### What is needed
Lines before the one containing "La sociedad del conocimiento" are left out. Retype that line and the rest through the end of the material exactly.

### Available data

>>>

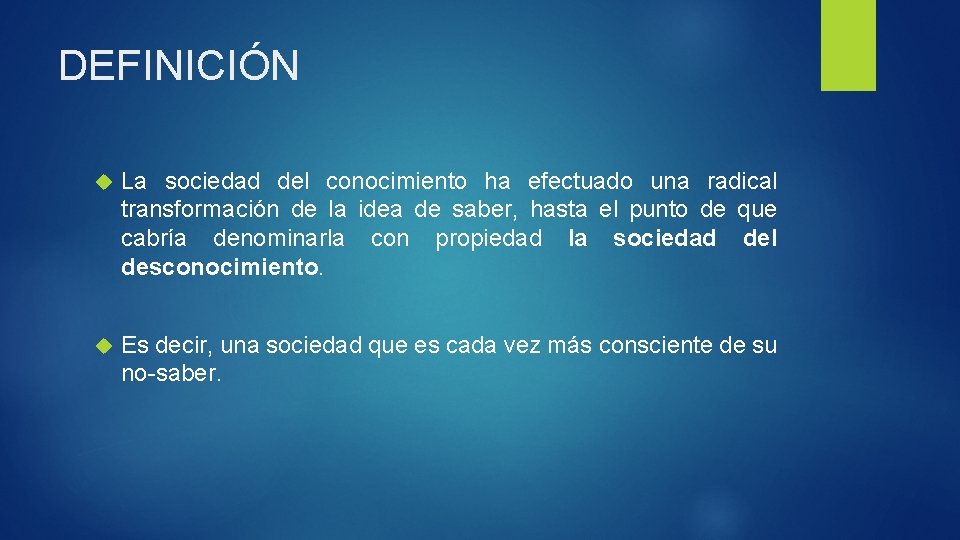 DEFINICIÓN

La sociedad del conocimiento ha efectuado una radical transformación de la idea de saber, hasta el punto de que cabría denominarla con propiedad la sociedad del desconocimiento.

Es decir, una sociedad que es cada vez más consciente de su no-saber.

<<<

### The answer
La sociedad del conocimiento ha efectuado una radical transformación de la idea de saber, hasta el punto de que cabría denominarla con propiedad la sociedad del desconocimiento.

Es decir, una sociedad que es cada vez más consciente de su no-saber.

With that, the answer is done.